Estonia
- FIBA ranking: 36 ▲1 (13 July 2026)
- Joined FIBA: 1934 1991
- FIBA zone: FIBA Europe
- National federation: Estonian Basketball Association
- Coach: Heiko Rannula

Olympic Games
- Appearances: 1
- Medals: None

FIBA World Cup
- Appearances: None

EuroBasket
- Appearances: 8
- Medals: None
| Home | Away |

First international
- Latvia 20–16 Estonia (Riga, Latvia; 29 April 1924)

Biggest win
- Estonia 91–1 Finland (Kaunas, Lithuania; 25 May 1939)

Biggest defeat
- Yugoslavia 113–58 Estonia (Antalya, Turkey; 1 September 2001)

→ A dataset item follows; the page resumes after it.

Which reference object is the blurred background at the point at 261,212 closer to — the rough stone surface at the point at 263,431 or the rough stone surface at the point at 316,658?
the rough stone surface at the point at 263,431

= Estonia men's national basketball team =

Men's national basketball team representing Estonia

The Estonia men's national basketball team (Eesti korvpallikoondis) represents Estonia in international basketball matches. They are controlled by the Estonian Basketball Association. The team competed in their first international tournament at the 1936 Olympic Games. Estonia has also qualified for the EuroBasket seven times overall, with their best results coming in 1937 and 1939. However, after 1939, Estonia halted national team activities due to the occupation of the Baltic states during World War II. Estonia rejoined FIBA in 1991, after restoring independence from the Soviet Union.

==History==
===Early years (1920s–1930s)===
Estonia played their first ever international match against their Baltic neighbors Latvia, on 29 April 1924, a 20–16 defeat in Riga. Ten years later, on 30 November 1934, Estonia became a member of FIBA. Two years after that, the national team played in their first international tournament at the 1936 Olympic Games, held in Berlin. It was the first Olympic tournament to hold basketball as an official medal event. Led by head coach Herbert Niiler, Estonia played their opening match of the tournament against France, where the team came away with a 34–29 win. The national team lost their subsequent second round game to the United States 28–52, but passed the consolation round and faced the Philippines in the third round, losing 22–39.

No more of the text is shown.